__EXERCISE OBJECTIVE__: Rewrite the lines below that begin with the line containing "Between (x=356, y=260)" and end after the line containing "which is nearest to the jersey", changing "camera" to "viewer" and leaving everything else the same. Return only those lines.

:: LISTING ::

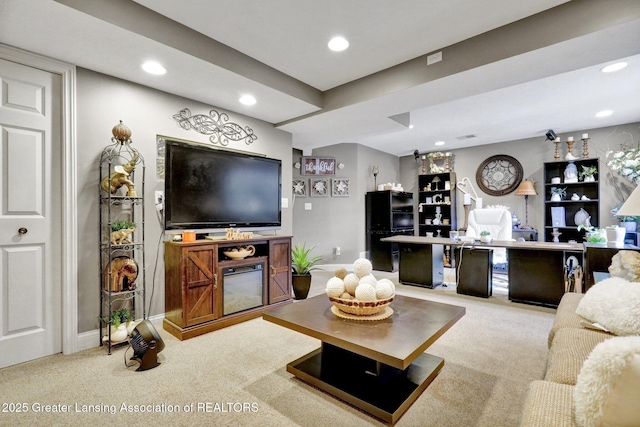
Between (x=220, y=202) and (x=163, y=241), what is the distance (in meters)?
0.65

:::
:: LISTING ::

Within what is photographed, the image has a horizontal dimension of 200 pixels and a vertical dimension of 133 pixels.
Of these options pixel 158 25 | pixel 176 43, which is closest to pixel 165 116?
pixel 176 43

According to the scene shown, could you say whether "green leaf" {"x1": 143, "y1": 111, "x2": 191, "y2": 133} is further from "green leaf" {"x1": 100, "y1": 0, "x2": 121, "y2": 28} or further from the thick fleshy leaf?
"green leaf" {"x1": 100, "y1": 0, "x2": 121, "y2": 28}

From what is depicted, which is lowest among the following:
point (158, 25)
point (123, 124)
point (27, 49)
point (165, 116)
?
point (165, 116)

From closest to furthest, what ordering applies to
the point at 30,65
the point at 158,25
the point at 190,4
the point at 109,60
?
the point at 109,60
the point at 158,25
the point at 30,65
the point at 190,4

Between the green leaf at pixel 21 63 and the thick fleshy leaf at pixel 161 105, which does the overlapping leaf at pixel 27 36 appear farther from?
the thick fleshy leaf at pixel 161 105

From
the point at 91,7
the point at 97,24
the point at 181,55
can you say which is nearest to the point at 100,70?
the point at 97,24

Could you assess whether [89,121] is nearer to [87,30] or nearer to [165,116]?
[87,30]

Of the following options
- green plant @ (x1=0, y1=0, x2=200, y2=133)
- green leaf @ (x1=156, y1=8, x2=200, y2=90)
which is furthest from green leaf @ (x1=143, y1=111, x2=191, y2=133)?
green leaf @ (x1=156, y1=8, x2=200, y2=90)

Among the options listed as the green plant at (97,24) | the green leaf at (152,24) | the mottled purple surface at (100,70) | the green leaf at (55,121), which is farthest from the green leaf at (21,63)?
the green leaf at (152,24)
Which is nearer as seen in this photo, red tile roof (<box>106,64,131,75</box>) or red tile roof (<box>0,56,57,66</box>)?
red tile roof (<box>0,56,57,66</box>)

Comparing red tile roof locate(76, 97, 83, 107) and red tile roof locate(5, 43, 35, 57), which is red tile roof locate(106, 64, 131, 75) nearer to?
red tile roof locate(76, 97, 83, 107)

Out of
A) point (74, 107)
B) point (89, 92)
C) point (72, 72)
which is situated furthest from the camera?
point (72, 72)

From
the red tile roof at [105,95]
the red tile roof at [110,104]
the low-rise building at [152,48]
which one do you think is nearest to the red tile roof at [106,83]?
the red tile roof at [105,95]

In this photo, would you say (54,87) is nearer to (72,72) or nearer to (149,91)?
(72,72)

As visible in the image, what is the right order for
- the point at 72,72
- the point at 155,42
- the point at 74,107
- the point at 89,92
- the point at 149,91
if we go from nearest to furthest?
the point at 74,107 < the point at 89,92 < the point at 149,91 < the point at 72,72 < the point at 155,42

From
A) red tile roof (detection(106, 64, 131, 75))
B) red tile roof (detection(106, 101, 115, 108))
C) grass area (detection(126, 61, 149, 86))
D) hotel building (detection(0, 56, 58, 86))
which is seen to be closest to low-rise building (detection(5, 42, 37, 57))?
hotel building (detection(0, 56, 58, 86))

:::
:: LISTING ::

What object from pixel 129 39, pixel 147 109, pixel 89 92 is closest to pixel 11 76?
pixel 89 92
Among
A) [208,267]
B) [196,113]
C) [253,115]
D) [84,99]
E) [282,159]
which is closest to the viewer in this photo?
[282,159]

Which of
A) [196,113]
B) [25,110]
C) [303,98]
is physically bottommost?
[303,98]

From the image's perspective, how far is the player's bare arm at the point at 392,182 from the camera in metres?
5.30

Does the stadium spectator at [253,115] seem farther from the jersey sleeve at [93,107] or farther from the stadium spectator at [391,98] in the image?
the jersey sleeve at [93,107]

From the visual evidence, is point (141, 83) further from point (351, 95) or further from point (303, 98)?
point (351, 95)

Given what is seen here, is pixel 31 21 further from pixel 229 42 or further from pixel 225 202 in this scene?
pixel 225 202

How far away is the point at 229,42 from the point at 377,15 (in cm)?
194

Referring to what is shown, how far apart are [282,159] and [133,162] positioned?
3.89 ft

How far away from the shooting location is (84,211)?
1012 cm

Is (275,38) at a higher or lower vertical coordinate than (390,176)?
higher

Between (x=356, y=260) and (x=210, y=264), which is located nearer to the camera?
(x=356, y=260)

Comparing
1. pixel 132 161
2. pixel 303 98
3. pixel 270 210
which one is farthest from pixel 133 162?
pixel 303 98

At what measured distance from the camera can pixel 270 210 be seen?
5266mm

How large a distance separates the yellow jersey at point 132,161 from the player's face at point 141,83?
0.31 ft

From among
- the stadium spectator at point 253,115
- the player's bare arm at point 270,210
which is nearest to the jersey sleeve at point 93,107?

:::

__RIGHT ANSWER__:
Between (x=356, y=260) and (x=210, y=264), which is located nearer to the viewer?
(x=356, y=260)

Comparing
1. pixel 132 161
2. pixel 303 98
3. pixel 270 210
which one is farthest from pixel 133 162?
pixel 303 98

At what measured distance from the viewer can pixel 270 210 be seen?
5266mm

How large a distance separates the yellow jersey at point 132,161 from the player's face at point 141,83?
0.31 ft

From among
- the stadium spectator at point 253,115
- the player's bare arm at point 270,210
which is nearest to the jersey sleeve at point 93,107?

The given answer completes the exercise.